## WHAT TO WORK ON
Copy out the data exactly, leaving the pictures behind.

[Rows from a dataset]
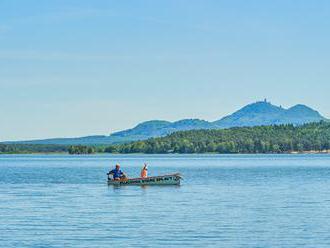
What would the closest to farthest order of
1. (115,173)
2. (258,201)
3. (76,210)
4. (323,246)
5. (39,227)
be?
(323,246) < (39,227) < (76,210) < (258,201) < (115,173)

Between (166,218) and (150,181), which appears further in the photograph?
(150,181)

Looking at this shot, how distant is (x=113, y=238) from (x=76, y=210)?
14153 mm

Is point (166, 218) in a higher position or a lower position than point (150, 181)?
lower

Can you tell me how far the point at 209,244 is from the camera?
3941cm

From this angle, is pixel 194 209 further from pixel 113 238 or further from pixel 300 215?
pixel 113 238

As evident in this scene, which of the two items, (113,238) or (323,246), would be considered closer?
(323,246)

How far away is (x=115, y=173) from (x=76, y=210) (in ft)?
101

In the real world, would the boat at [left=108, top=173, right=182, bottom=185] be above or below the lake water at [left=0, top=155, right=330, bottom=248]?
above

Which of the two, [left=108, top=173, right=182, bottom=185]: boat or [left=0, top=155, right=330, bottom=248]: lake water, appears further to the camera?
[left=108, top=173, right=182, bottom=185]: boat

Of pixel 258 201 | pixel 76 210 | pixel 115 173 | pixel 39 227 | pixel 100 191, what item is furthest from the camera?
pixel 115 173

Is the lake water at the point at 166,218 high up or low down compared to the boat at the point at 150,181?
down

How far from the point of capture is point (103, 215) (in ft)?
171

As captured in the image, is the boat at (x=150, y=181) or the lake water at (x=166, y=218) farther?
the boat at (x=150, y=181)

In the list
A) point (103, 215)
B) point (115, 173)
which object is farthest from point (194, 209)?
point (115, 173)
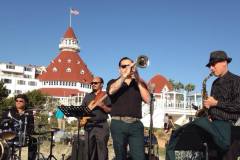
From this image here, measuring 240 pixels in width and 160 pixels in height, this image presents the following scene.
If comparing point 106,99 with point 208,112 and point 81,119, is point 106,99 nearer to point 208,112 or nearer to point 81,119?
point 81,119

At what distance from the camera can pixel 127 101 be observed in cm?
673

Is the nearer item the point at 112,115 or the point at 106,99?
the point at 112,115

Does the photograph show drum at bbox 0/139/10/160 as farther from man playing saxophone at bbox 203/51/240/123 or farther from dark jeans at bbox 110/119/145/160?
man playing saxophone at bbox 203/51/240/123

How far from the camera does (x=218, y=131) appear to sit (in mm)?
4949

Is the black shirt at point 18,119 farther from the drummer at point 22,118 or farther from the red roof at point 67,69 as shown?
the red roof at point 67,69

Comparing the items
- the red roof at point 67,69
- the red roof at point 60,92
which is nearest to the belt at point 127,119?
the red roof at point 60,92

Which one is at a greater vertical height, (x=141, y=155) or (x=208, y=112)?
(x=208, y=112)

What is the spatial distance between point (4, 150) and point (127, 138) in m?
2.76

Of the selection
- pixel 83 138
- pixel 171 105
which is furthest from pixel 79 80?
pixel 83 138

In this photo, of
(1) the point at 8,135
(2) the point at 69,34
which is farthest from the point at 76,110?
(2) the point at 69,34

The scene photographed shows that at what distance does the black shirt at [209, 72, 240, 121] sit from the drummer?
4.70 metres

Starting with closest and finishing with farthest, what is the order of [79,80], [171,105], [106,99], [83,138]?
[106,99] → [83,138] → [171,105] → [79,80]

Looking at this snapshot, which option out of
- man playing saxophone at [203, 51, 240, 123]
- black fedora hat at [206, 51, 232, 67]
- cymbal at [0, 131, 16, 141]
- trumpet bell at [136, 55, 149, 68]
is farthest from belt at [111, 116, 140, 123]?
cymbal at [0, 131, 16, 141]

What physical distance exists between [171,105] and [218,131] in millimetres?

## COMPLETE RESPONSE
What would the closest to farthest order of
1. (115,173)
2. (258,201)
3. (76,210)
4. (323,246)
5. (39,227)
be?
(323,246) < (39,227) < (76,210) < (258,201) < (115,173)

Between (166,218) and (150,181), which appears further in the photograph?
(150,181)

Looking at this shot, how distant is (x=113, y=238) from (x=76, y=210)?
14153 mm

Is point (166, 218) in a higher position or a lower position than point (150, 181)?
lower

Can you tell me how far the point at 209,244 is from the camera?
3941cm

From this angle, is pixel 194 209 further from pixel 113 238 or further from pixel 300 215?
pixel 113 238

As evident in this scene, which of the two items, (113,238) or (323,246), would be considered closer?
(323,246)

How far away is (x=115, y=173) from (x=76, y=210) (in ft)?
101

In the real world, would the boat at [left=108, top=173, right=182, bottom=185] be above or below the lake water at [left=0, top=155, right=330, bottom=248]?
above

Which of the two, [left=108, top=173, right=182, bottom=185]: boat or [left=0, top=155, right=330, bottom=248]: lake water, appears further to the camera?
[left=108, top=173, right=182, bottom=185]: boat

Of pixel 258 201 | pixel 76 210 | pixel 115 173 | pixel 39 227 | pixel 100 191, what item is furthest from the camera?
pixel 115 173

Is the lake water at the point at 166,218 high up or low down compared to the boat at the point at 150,181?
down

How far from the point of capture is point (103, 215) (in ft)?
171

As captured in the image, is the boat at (x=150, y=181) or the lake water at (x=166, y=218) farther?
the boat at (x=150, y=181)

In the list
A) point (103, 215)
B) point (115, 173)
which object is farthest from point (194, 209)?
point (115, 173)
From this image here, measuring 240 pixels in width and 160 pixels in height, this image presents the following scene.
If comparing point 106,99 with point 208,112 and point 81,119, is point 106,99 nearer to point 208,112 or nearer to point 81,119?
point 81,119

At what distance from the camera can pixel 127 101 be observed in cm?
673

Is the nearer item the point at 112,115 or the point at 106,99?
the point at 112,115

Does the photograph show drum at bbox 0/139/10/160 as farther from man playing saxophone at bbox 203/51/240/123 or farther from dark jeans at bbox 110/119/145/160?
man playing saxophone at bbox 203/51/240/123

How far from the camera does (x=218, y=131) appear to sit (in mm)?
4949

Is the black shirt at point 18,119 farther from the drummer at point 22,118 or farther from the red roof at point 67,69 as shown?
the red roof at point 67,69

Comparing the items
- the red roof at point 67,69
- the red roof at point 60,92
which is nearest to the belt at point 127,119?
the red roof at point 60,92

Which one is at a greater vertical height, (x=141, y=155) or (x=208, y=112)?
(x=208, y=112)

What is the spatial distance between point (4, 150) and point (127, 138) in m?
2.76

Of the selection
- pixel 83 138
- pixel 171 105
which is furthest from pixel 79 80?
pixel 83 138

In this photo, of
(1) the point at 8,135
(2) the point at 69,34
which is farthest from the point at 76,110?
(2) the point at 69,34

The scene photographed shows that at what distance does the black shirt at [209, 72, 240, 121] sit from the drummer?
4.70 metres

Starting with closest and finishing with farthest, what is the order of [79,80], [171,105], [106,99], [83,138]?
[106,99] → [83,138] → [171,105] → [79,80]

Looking at this snapshot, which option out of
- man playing saxophone at [203, 51, 240, 123]
- black fedora hat at [206, 51, 232, 67]
- cymbal at [0, 131, 16, 141]
- trumpet bell at [136, 55, 149, 68]
is farthest from belt at [111, 116, 140, 123]?
cymbal at [0, 131, 16, 141]

What physical distance exists between [171,105] and [218,131] in millimetres?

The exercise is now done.